作者有话要说:  如果哪天不在jj写了,lofter找我……id沈梨。

    
第12章 怦然心动
  慕夏没去展览,后来在林檎的朋友圈看到了几个人的合照——确切地说是偷拍,林檎站在最前面,笑弯了一双眼,身后几个少年少女正在分东西吃。

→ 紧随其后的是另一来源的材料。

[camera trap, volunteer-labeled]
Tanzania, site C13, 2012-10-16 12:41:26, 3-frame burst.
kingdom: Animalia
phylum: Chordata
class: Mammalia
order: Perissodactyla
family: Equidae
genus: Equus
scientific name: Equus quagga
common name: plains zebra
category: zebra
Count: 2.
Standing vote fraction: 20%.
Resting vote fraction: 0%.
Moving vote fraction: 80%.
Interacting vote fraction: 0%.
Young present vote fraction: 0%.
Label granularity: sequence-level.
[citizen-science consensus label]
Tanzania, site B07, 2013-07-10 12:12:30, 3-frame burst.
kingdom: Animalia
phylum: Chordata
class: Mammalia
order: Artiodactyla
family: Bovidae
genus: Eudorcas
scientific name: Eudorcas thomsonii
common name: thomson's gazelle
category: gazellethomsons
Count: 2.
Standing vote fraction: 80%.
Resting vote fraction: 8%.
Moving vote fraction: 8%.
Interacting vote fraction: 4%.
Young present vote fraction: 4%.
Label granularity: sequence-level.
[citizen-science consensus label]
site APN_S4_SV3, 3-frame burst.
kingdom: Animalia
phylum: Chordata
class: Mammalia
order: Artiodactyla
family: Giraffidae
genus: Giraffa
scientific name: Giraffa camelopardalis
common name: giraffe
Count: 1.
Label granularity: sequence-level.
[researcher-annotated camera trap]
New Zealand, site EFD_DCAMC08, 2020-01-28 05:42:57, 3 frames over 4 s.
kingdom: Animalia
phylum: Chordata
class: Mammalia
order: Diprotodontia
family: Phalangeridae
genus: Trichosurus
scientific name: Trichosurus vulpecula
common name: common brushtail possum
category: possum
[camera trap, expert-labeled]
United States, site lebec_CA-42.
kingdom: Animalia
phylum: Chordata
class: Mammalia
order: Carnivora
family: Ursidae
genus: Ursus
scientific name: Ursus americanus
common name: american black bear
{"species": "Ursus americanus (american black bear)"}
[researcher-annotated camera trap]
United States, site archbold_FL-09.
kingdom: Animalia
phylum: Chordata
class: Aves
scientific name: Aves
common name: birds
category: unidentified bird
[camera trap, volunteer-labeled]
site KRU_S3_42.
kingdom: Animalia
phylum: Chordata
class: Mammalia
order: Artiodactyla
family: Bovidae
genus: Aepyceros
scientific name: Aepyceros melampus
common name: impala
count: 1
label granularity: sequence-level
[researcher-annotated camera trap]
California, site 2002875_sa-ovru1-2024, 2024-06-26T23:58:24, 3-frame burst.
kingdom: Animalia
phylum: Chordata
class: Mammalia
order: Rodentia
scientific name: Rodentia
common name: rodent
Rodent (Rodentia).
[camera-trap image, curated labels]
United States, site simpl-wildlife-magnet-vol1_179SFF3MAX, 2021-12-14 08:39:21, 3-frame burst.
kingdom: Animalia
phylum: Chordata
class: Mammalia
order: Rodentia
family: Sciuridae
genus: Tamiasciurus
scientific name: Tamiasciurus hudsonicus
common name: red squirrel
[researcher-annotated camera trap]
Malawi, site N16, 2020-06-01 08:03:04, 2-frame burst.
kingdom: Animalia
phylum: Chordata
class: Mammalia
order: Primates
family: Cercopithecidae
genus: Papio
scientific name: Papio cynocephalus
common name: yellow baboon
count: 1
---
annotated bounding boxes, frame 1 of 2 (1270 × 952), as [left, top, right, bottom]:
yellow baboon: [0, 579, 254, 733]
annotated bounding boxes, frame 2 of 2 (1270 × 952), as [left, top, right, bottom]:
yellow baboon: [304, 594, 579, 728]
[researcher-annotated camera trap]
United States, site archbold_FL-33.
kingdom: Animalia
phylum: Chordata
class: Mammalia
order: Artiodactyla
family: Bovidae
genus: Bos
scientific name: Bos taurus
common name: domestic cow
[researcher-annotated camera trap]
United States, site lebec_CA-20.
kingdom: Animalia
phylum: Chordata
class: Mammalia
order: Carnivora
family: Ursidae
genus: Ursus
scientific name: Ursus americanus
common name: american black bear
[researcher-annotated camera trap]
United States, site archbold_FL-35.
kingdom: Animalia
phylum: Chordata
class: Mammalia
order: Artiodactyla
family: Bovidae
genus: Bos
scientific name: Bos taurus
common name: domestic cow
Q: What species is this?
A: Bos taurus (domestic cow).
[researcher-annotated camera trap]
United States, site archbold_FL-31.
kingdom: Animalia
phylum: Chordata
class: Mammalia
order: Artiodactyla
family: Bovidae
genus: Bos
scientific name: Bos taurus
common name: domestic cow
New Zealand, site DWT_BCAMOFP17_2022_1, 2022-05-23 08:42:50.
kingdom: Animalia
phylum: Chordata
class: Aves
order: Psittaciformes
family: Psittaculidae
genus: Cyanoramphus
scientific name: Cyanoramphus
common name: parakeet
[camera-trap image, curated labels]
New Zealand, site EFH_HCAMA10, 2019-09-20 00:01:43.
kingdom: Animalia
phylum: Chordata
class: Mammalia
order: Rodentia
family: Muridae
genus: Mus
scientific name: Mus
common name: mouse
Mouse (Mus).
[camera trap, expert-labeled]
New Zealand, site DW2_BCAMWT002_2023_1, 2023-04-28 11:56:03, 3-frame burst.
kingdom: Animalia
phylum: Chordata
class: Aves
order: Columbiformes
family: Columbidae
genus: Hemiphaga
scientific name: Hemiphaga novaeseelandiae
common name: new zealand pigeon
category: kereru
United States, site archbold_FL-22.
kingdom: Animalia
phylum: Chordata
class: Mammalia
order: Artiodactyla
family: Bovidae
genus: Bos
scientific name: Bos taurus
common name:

  林战和孟居然犹如林檎的左膀右臂,是一定会在的,余下有不认识的女孩,想必是林檎的好闺蜜。游弋也在,坐在最远的凳子上,仰头喝一瓶矿泉水。但这并不是最令慕夏惊讶的,他奇怪地发现,许文科竟也出现在合照中了。
  真是白日见了鬼。
  他瞪着眼睛来来回回缩放无数次,确认了当中的眼睛少年真是许文科本人后,情不自禁地往后一仰,内心十分震惊。
  且不说之前自己关于这两人之间关系的不靠谱猜测,许文科和游弋一个多月来在宿舍起码交集为零,慕夏不认为游弋是那种当面一套背后一套的人,不讲话就是不讲话。这下怎么还在一个小集体里和平共处了?
  眼熟的不眼熟的人凑在一处,就许文科离游弋最近。
  许文科还在扭头看他。
  还他妈在笑。
  笑个屁啊,靠。
  慕夏暗骂了一声,他对许文科的莫名仇恨达到了顶点。半晌冷静下来,往后一仰躺在沙发上,抬头盯着天花板,开始无比后悔为什么没去。
  就因为那天电影院里小心脏不知所谓地跳得扑通扑通,然后他把这个定义为年少时的怦然心动——四个字说得轻轻巧巧,大部分人会为之羞涩一番,带着莫名的快乐。但慕夏一点不觉得开心,甚至有点自我厌恶起来。
  他觉得这颗心也太不听管束了点。
  正纠结着突如其来的恶心,厨房里传来母亲的喊声:“慕夏,打个电话给你爸,喊他晚上记得回来吃饭,路过小区门口时带一瓶醋!”
  慕夏应了一声,勾过手机拨出个号码,索然无味。
  接通后他一板一眼地说完,如同个设定好程序的机器人,听着对面也同样机械的应答,和他爸默契地挂了电话。
  从前一次未遂的出轨好像成了妈的心病,之后不管慕夏的父亲去哪里工作,她都非要跟着,否则就要大闹一场。玩艺术的多少都有点病,慕夏他姑妈这么说的时候没避讳着孩子,他年纪尚小就记住这句话,长大后深以为然。
  说得难听点,就是玻璃心得很,对外美其名曰敏感而脆弱。
  他打完电话给敏感而脆弱的母亲扯了个回执,跑过去问是否要帮忙,厨房里忙碌的女人满意地揪了把慕夏的耳朵,喊他回房间看书去。
  慕夏被赶出厨房的一亩三分地,不知所措,想了想开电脑玩斗地主。
  他打这类小游戏不求输赢,自然也不太上心,飞快思考着的是另一些事。父母都不爱问他学校里怎么样,许多话打着腹稿说不出来,闲暇时才能嘟嘟囔囔自言自语。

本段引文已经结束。